What I'd do differently

Catch the alert() shim earlier. Two of the new V2 panels (Batch, Refine) shipped with window.alert() as the upgrade-modal fallback because V2 didn't have a modal system at the time. Both got replaced in B1540 with the V1 UpgradeModal component. Should have been caught in code review on B1532 / B1535.

Move trust signals to the result view immediately. The old forge result was a green-bordered debug card showing title + score + lyrics in a <pre> tag. The attribution receipt download, the deterministic-analyzer panels, the 12-metric breakdown — all invisible from the result. Fixed in the design council's B1538 spec, but should have been caught in the B1535 result extraction.

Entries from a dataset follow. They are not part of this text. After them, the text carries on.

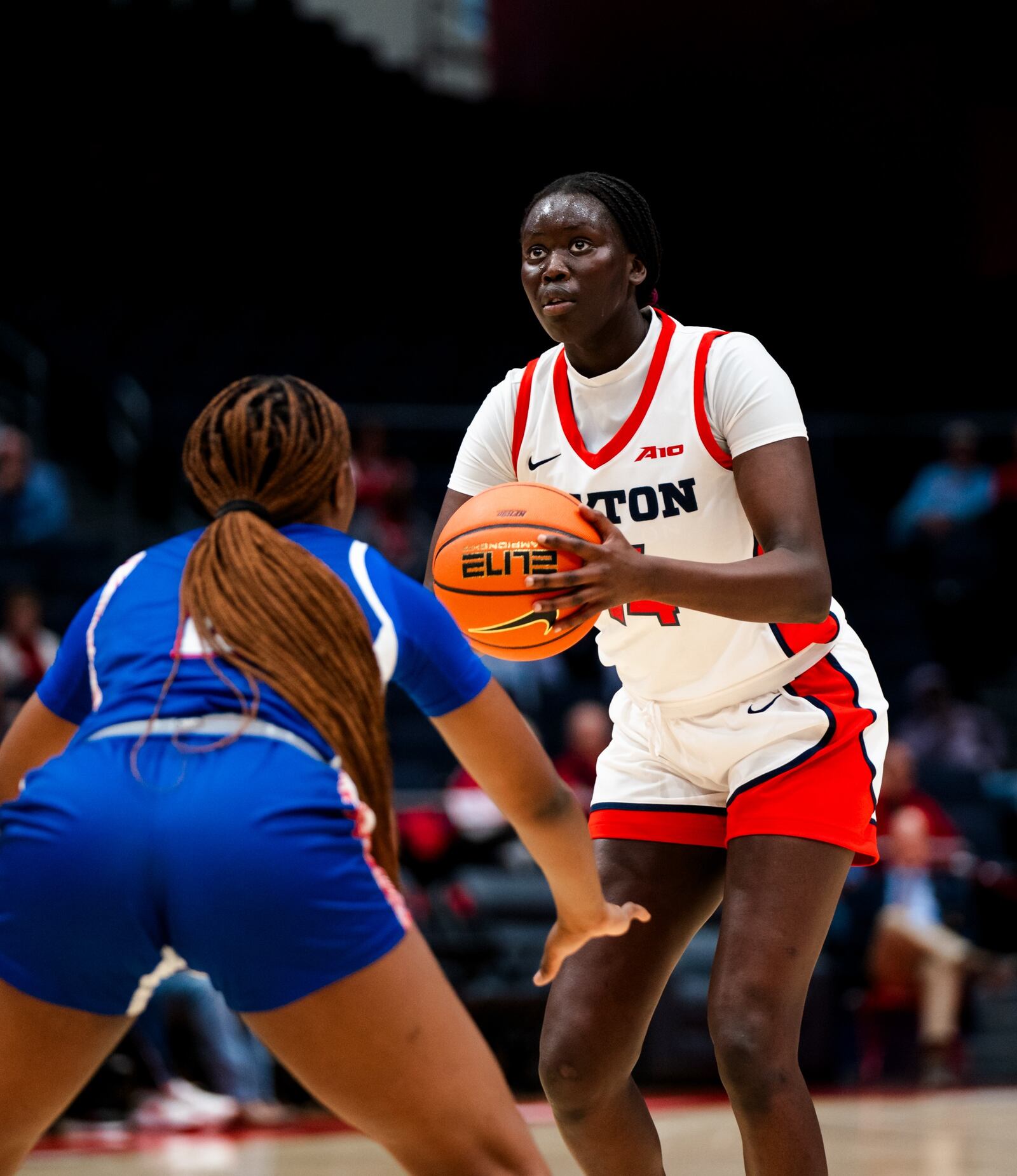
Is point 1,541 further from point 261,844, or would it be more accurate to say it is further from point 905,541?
point 261,844

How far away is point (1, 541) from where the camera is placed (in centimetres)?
952

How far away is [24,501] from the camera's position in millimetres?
9547

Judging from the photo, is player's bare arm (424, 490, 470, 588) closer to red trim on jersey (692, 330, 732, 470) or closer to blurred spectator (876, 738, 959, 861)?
red trim on jersey (692, 330, 732, 470)

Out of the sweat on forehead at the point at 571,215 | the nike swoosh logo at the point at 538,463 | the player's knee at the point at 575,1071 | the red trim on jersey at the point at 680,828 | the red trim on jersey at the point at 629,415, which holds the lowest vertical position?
the player's knee at the point at 575,1071

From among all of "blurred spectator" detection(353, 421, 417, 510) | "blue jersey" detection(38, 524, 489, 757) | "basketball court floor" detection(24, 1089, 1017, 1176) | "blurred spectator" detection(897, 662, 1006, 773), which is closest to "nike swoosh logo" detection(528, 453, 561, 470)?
"blue jersey" detection(38, 524, 489, 757)

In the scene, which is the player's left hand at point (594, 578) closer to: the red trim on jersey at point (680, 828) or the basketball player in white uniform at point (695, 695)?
the basketball player in white uniform at point (695, 695)

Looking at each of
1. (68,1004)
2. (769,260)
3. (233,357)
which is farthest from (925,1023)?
(769,260)

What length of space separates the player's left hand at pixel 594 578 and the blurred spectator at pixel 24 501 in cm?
724

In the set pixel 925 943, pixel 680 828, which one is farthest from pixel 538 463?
pixel 925 943

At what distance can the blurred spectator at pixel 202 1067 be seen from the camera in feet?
20.6

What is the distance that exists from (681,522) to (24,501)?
23.5 feet

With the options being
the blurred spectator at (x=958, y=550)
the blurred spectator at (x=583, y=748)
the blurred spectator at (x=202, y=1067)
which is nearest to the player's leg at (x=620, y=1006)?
the blurred spectator at (x=202, y=1067)

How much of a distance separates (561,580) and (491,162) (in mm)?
11964

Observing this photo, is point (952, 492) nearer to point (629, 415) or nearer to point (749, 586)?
point (629, 415)
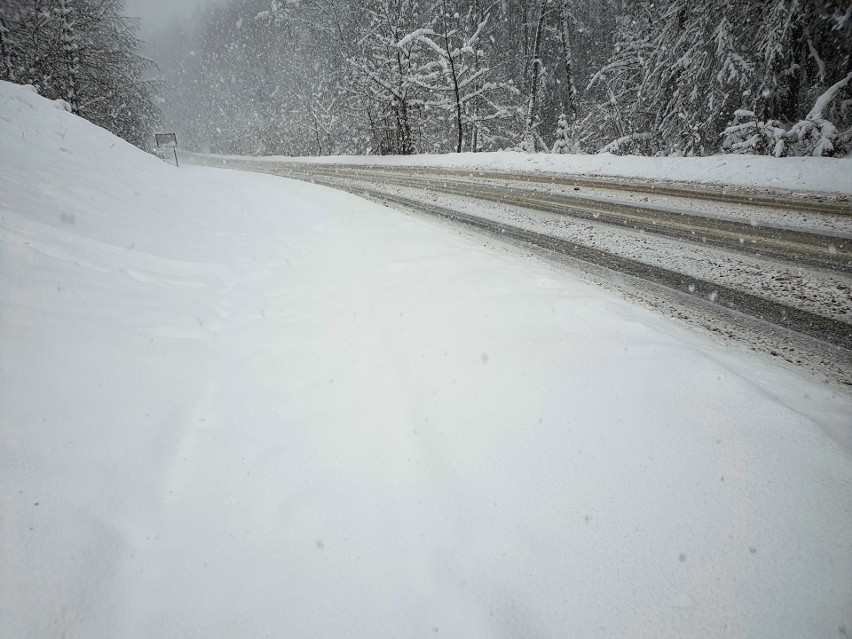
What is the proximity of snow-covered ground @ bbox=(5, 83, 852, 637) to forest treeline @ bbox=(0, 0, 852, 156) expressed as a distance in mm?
9890

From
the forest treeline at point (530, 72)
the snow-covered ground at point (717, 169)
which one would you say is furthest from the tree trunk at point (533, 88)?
the snow-covered ground at point (717, 169)

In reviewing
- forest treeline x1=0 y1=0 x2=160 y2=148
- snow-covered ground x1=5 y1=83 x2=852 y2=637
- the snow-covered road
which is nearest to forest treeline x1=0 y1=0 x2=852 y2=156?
forest treeline x1=0 y1=0 x2=160 y2=148

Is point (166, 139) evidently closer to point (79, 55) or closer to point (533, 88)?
point (79, 55)

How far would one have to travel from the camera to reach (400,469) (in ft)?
5.98

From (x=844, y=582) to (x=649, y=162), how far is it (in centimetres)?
1108

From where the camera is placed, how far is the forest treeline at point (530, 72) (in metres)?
8.86

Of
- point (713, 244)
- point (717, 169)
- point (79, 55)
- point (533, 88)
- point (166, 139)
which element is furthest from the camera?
point (533, 88)

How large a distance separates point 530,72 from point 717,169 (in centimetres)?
1615

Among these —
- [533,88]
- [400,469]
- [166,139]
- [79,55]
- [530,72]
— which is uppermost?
[530,72]

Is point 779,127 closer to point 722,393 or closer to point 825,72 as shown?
point 825,72

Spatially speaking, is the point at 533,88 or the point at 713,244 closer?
the point at 713,244

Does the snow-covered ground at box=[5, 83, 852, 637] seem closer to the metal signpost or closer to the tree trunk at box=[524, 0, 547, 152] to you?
the metal signpost

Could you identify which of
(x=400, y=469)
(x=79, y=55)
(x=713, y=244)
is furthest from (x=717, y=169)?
(x=79, y=55)

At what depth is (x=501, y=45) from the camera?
2644 centimetres
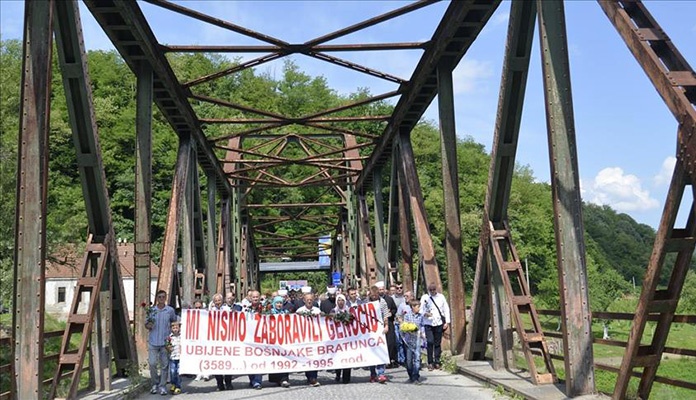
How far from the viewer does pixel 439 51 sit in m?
12.8

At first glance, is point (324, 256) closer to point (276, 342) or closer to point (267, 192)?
point (267, 192)

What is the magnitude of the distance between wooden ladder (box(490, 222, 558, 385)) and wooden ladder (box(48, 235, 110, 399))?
5.59 m

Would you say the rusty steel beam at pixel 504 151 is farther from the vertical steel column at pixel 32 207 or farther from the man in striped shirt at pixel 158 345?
the vertical steel column at pixel 32 207

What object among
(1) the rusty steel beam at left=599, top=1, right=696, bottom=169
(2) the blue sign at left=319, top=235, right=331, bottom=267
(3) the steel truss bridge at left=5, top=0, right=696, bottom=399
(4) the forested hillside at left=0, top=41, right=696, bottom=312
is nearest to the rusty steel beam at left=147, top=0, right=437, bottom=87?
(3) the steel truss bridge at left=5, top=0, right=696, bottom=399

Mount a real CommandPalette in B1532, not B1539. The mode toggle (Single | Batch | Refine) should never have been visible tabs. Should have been a ⌘K command palette + footer hints from the first batch port. Cosmetic mistake; cost a build to fix.

What's next

The 14-day bake. Telemetry watching for V2 vs V1 latency comparison, score-distribution drift, new error signatures. If clean, B1538+ deletes the legacy path. If a regression surfaces, the kill switch puts everyone back on V1 in 60 seconds and we investigate.

The reuse ratio for the next architectural shift will be higher again because B1532–B1540 added new extracted modules: TypographyMoment, VoiceControl, LyricsRender, SurprisePreRoll, CommandPalette, commit-subject-parser. Each one is a leaf the next refactor will remount for free.

The discipline is boring. The compounding is not.